### ARBEITSAUFTRAG
Schreib die Zeilen ab der Zeile mit „Infiniti Fx35 JNRAS18U99M103063 снимка“ bis einschließlich der Zeile mit „Ornamin Dessertschale Dessertschale“ Wort für Wort ab. Nur diese Zeilen, beide Grenzzeilen eingeschlossen.

*** AUFGABENDATEN

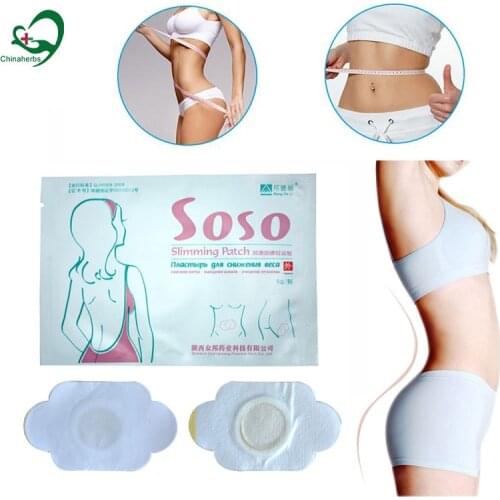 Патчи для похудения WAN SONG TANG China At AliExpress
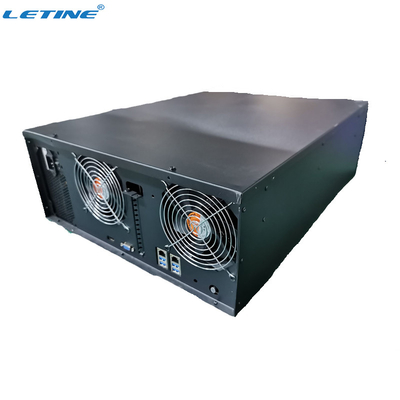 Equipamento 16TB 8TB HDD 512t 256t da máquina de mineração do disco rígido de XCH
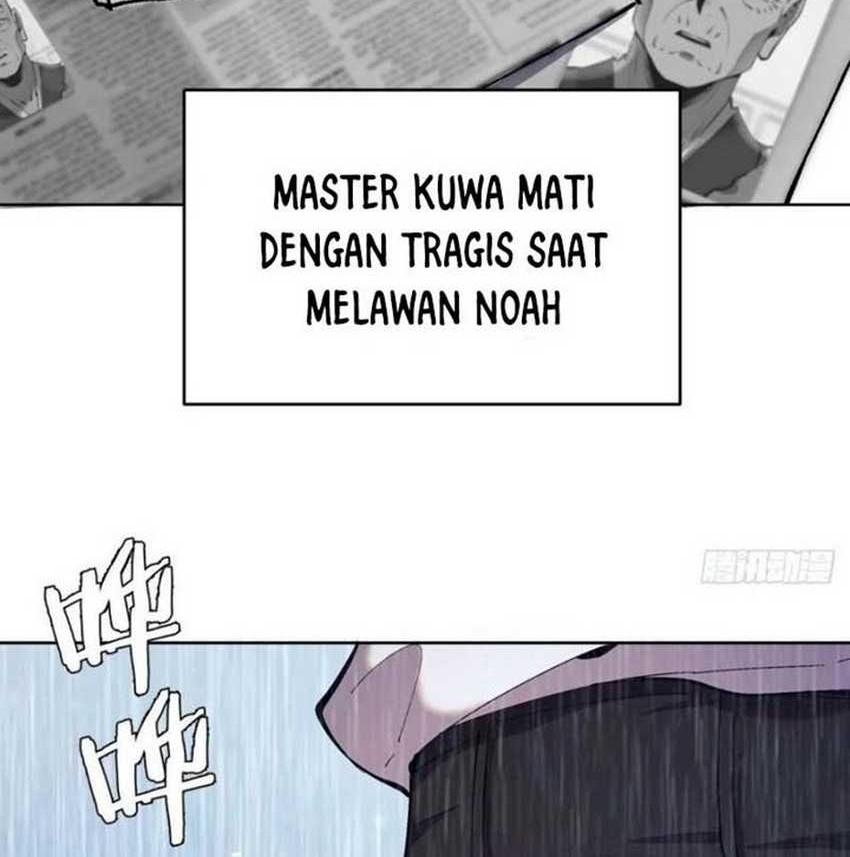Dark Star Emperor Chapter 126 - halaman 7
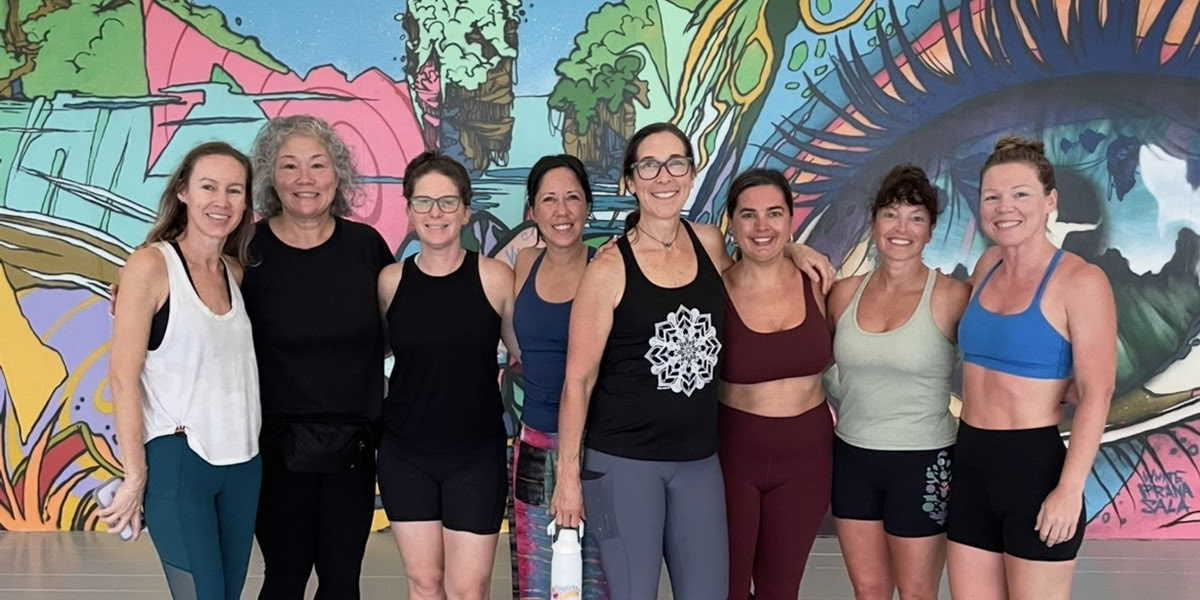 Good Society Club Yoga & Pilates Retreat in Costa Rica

******
*** AUFGABENDATEN

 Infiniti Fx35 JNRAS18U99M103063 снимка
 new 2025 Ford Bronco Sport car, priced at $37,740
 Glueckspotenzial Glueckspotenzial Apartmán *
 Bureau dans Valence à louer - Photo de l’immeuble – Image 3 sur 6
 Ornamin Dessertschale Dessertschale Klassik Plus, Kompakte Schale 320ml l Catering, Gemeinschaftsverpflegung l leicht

******

### ERGEBNIS DER AUFGABE
 Infiniti Fx35 JNRAS18U99M103063 снимка
 new 2025 Ford Bronco Sport car, priced at $37,740
 Glueckspotenzial Glueckspotenzial Apartmán *
 Bureau dans Valence à louer - Photo de l’immeuble – Image 3 sur 6
 Ornamin Dessertschale Dessertschale Klassik Plus, Kompakte Schale 320ml l Catering, Gemeinschaftsverpflegung l leicht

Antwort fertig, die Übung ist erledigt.